Text segment —
◆ ◆ ◆
Urea retranslocation from senescing Arabidopsis leaves is promoted by DUR 3‐mediated urea retrieval from leaf apoplast

Summary In plants, urea derives either from root uptake or protein degradation. Although large quantities of urea are released during senescence, urea is mainly seen as a short‐lived nitrogen (N) catabolite serving urease‐mediated hydrolysis to ammonium. Here, we investigated the roles of DUR 3 and of urea in N remobilization. During natural leaf senescence urea concentrations and DUR 3 transcript levels showed a parallel increase with senescence markers like ORE 1 in a plant age‐ and leaf age‐dependent manner. Deletion of DUR 3 decreased urea accumulation in leaves, whereas the fraction of urea lost to the leaf apoplast was enhanced. Under natural and N deficiency‐induced senescence DUR 3 promoter activity was highest in the vasculature, but was also found in surrounding bundle sheath and mesophyll cells. An analysis of petiole exudates from wild‐type leaves revealed that N from urea accounted for >13% of amino acid N. Urea export from senescent leaves further increased in ureG‐2 deletion mutants lacking urease activity. In the dur3 ureG double insertion line the absence of DUR 3 reduced urea export from leaf petioles. These results indicate that urea can serve as an early metabolic marker for leaf senescence, and that DUR 3‐mediated urea retrieval contributes to the retranslocation of N from urea during leaf senescence.
◆ ◆ ◆
Recorded information —
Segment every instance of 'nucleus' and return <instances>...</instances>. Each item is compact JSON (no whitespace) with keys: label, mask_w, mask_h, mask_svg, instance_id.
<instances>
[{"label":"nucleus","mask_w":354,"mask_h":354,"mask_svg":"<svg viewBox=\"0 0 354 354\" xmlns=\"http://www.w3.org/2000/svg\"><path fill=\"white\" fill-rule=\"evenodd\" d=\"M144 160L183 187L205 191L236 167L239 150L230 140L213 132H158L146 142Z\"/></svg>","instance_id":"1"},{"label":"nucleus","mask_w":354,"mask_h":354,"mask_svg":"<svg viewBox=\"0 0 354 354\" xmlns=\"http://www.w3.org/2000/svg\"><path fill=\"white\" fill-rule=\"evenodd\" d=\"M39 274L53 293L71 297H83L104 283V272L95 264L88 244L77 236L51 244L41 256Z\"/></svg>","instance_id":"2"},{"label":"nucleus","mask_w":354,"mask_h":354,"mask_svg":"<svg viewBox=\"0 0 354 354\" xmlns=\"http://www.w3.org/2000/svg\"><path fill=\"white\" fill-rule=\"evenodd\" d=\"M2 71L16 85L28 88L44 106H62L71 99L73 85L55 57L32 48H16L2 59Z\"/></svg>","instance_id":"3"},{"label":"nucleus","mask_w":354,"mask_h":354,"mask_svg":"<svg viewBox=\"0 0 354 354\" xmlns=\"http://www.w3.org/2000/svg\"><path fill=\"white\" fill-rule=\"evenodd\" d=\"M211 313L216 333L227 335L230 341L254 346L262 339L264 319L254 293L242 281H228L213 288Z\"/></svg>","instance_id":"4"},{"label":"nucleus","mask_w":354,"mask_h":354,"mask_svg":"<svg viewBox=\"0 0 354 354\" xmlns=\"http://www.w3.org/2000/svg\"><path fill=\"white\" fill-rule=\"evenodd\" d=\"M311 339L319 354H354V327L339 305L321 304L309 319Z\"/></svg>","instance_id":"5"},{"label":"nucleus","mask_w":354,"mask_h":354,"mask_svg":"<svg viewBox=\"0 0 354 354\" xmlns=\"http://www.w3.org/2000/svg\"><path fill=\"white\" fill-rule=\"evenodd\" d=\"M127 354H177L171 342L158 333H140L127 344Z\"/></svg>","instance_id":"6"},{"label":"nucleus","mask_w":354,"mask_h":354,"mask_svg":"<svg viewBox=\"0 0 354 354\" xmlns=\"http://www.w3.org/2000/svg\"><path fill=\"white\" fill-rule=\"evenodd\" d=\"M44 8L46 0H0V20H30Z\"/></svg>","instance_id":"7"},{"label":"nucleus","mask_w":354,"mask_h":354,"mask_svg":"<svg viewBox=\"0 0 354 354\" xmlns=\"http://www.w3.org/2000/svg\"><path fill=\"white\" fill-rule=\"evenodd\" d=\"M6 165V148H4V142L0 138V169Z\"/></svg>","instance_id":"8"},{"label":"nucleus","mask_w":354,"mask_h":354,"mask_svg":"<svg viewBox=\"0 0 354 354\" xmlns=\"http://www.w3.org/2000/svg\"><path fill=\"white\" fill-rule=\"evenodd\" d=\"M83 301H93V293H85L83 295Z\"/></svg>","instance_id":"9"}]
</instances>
◆ ◆ ◆
Directions —
(1) Using the abstract on urea retranslocation in Arabidopsis leaves, explain in one to three sentences why its authors conclude that urea can serve as an early metabolic marker for leaf senescence.
(2) According to the abstract on urea retranslocation in Arabidopsis leaves, where was DUR 3 promoter activity highest under natural and nitrogen deficiency-induced senescence?

Answers to the exercises —
(1) During natural leaf senescence, urea concentrations rose in parallel with senescence markers like ORE 1. This rise depended on both plant age and leaf age.

(2) It was highest in the vasculature.